Por muy humano que sea el errar, a nadie le gusta. Ante esta realidad existen dos maneras de proceder. Hay quienes, aunque no les guste, aceptan el error como una oportunidad para aprender y mejorar. En cambio, hay personas para las que aceptar el error es una tarea muy dificultosa. Lejos de ser una oportunidad, el equivocarse representa una amenaza a su dignidad. Para estos no basta ser bueno, se tiene que ser perfecto. Y si bien en lo más íntimo de sus secretos aceptan que jamás serán perfectos, por lo menos intentan aparentarlo ante los demás. Este modo de proceder tiene un nombre, perfeccionismo, y somos muchos los que caminamos por su laberinto.

El afán por ser perfecto suele nacer de aquellas experiencias en la vida que nos enseñaron que cometer algún error llevaba al castigo, al rechazo, al desprecio o al olvido. Inconscientemente se comienza a creer que el amor, la aceptación, el reconocimiento, el éxito y el sentido de valor –elementos tan fundamentales para nuestro bienestar– se ganan solo con la perfección.

El perfeccionismo ni es alivio, ni es solución.
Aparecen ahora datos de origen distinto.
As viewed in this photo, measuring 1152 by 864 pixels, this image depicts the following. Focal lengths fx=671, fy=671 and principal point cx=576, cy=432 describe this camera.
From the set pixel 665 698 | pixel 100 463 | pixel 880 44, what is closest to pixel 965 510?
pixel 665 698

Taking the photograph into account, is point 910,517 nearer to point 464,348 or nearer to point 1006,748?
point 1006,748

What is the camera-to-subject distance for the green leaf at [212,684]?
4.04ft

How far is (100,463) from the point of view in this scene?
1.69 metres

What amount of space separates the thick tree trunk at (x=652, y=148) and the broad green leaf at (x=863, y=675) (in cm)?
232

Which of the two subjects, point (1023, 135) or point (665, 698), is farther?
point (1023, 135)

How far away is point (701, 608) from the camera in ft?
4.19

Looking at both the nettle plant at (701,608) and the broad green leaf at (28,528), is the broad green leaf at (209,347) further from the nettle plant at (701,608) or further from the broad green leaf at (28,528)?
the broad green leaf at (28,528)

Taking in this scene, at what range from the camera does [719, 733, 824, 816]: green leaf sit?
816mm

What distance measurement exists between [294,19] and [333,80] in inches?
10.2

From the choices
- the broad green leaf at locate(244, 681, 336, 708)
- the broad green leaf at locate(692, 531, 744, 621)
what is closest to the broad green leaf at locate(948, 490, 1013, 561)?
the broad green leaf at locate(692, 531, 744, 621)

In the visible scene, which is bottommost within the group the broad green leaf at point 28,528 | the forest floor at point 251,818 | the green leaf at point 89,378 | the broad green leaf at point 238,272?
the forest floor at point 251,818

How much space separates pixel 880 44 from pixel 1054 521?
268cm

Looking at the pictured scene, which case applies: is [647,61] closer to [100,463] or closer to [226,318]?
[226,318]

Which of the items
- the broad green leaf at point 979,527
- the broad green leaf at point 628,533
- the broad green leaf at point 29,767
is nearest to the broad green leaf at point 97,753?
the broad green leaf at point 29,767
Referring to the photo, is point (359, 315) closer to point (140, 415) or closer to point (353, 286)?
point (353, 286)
Es un mecanismo de supervivencia. Se entra en su laberinto cuando no se encuentra otra alternativa de cómo vivir. Caminar por él es una lucha ardua y solitaria, ya que resulta difícil pedir ayuda y arriesgarse a que nuestras imperfecciones sean expuestas a los demás.

Lo más doloroso para un perfeccionista es sentir que falla porque esto inmediatamente lo interpreta como no ser digno de amor, aceptación, o respeto. Por eso es tan difícil salir de este laberinto. El perfeccionista debe primero reconocerse como tal, y esto no es fácil, puesto que ese reconocimiento ya va contra la propia perfección.

Aceptar tu propio perfeccionismo requiere algo de honestidad y mucha vulnerabilidad. ¿Qué pasará cuando los demás sepan que has caído en el error del perfeccionismo (porque eso es lo que es, un error)?  Sabrán que eres humano, y en eso no estás solo.